[Collected data]
::::

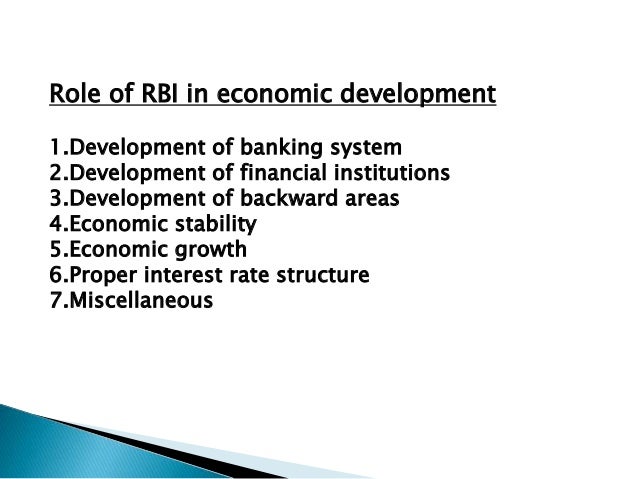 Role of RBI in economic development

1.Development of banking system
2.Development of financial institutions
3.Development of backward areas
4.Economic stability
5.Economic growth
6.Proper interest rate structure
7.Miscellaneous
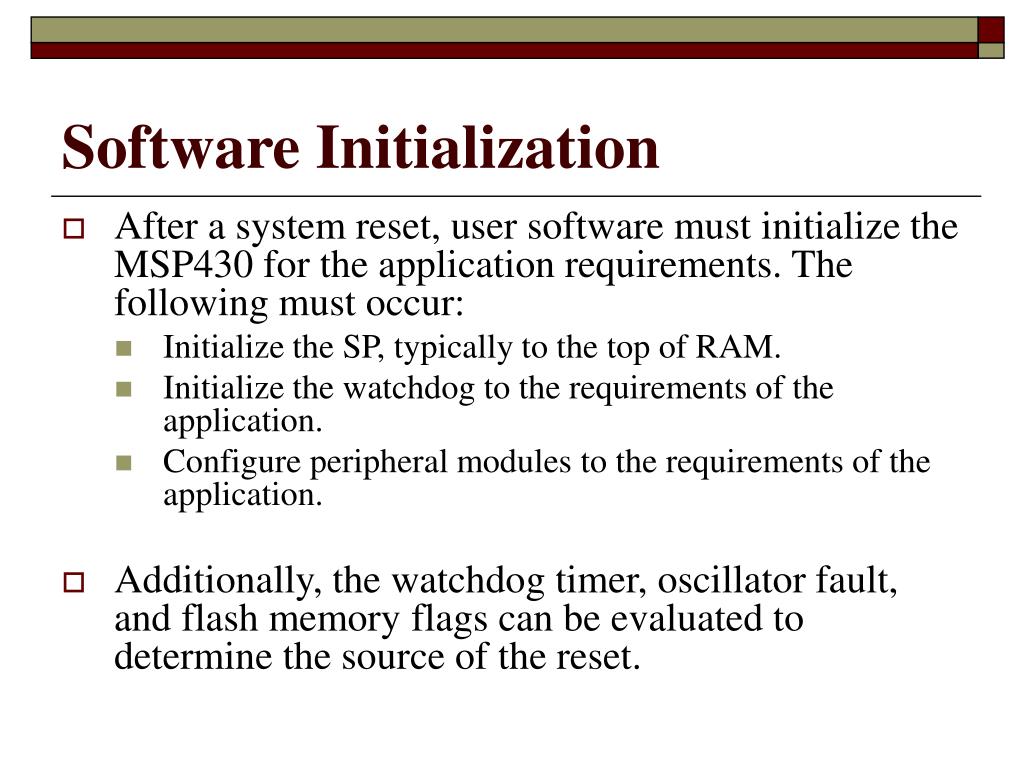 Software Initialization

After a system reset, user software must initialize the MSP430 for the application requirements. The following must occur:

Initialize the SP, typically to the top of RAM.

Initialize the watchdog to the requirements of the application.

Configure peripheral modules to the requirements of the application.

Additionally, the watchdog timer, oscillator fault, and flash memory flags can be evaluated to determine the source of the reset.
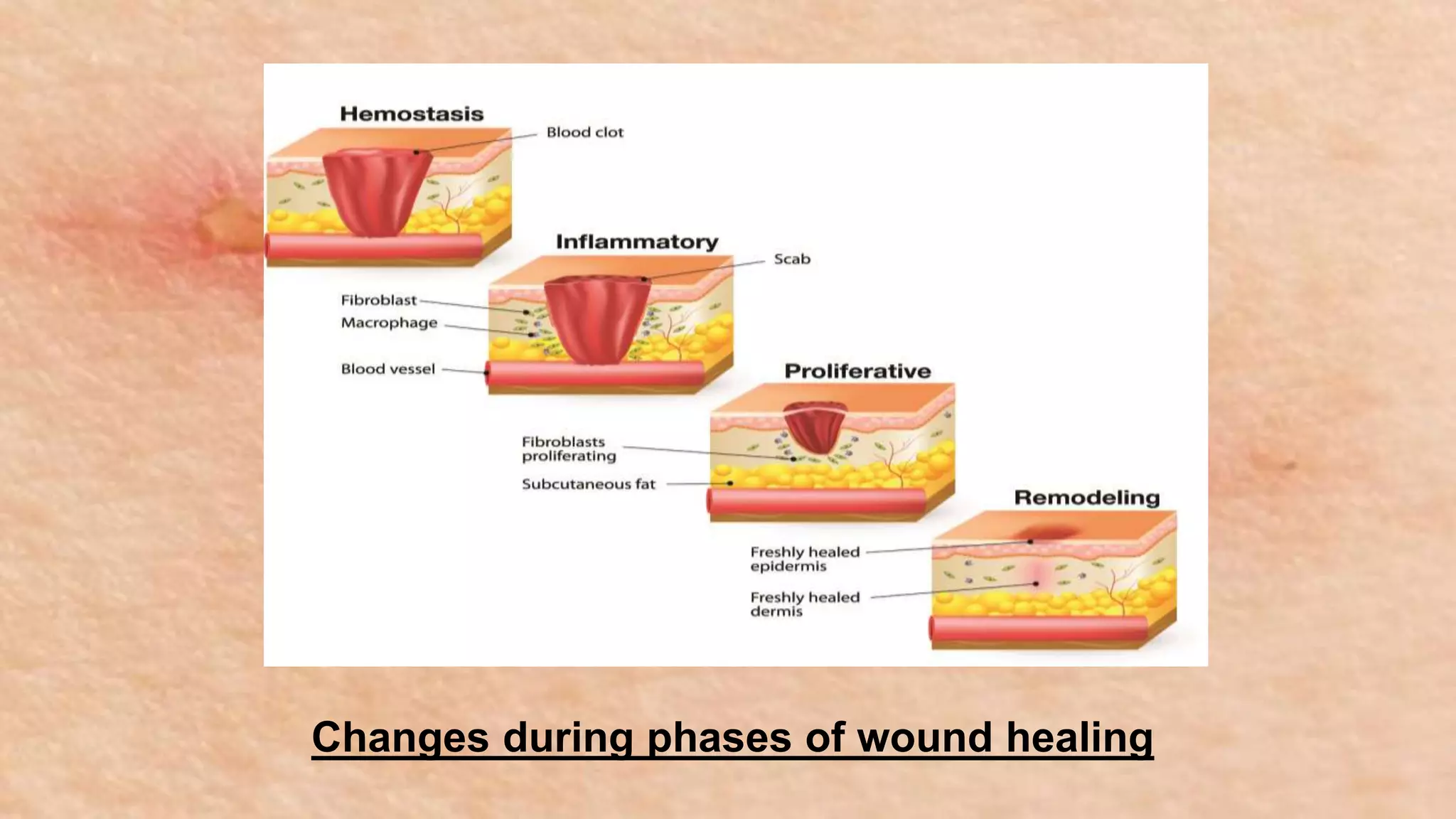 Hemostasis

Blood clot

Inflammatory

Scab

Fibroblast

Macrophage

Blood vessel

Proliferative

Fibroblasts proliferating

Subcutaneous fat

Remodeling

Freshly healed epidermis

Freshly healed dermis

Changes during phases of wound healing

::::

__Work order__:
The entries are to be reproduced exactly, excluding any pictures they contain.

__Solution to this task__:
 Role of RBI in economic development

1.Development of banking system
2.Development of financial institutions
3.Development of backward areas
4.Economic stability
5.Economic growth
6.Proper interest rate structure
7.Miscellaneous
 Software Initialization

After a system reset, user software must initialize the MSP430 for the application requirements. The following must occur:

Initialize the SP, typically to the top of RAM.

Initialize the watchdog to the requirements of the application.

Configure peripheral modules to the requirements of the application.

Additionally, the watchdog timer, oscillator fault, and flash memory flags can be evaluated to determine the source of the reset.
 Hemostasis

Blood clot

Inflammatory

Scab

Fibroblast

Macrophage

Blood vessel

Proliferative

Fibroblasts proliferating

Subcutaneous fat

Remodeling

Freshly healed epidermis

Freshly healed dermis

Changes during phases of wound healing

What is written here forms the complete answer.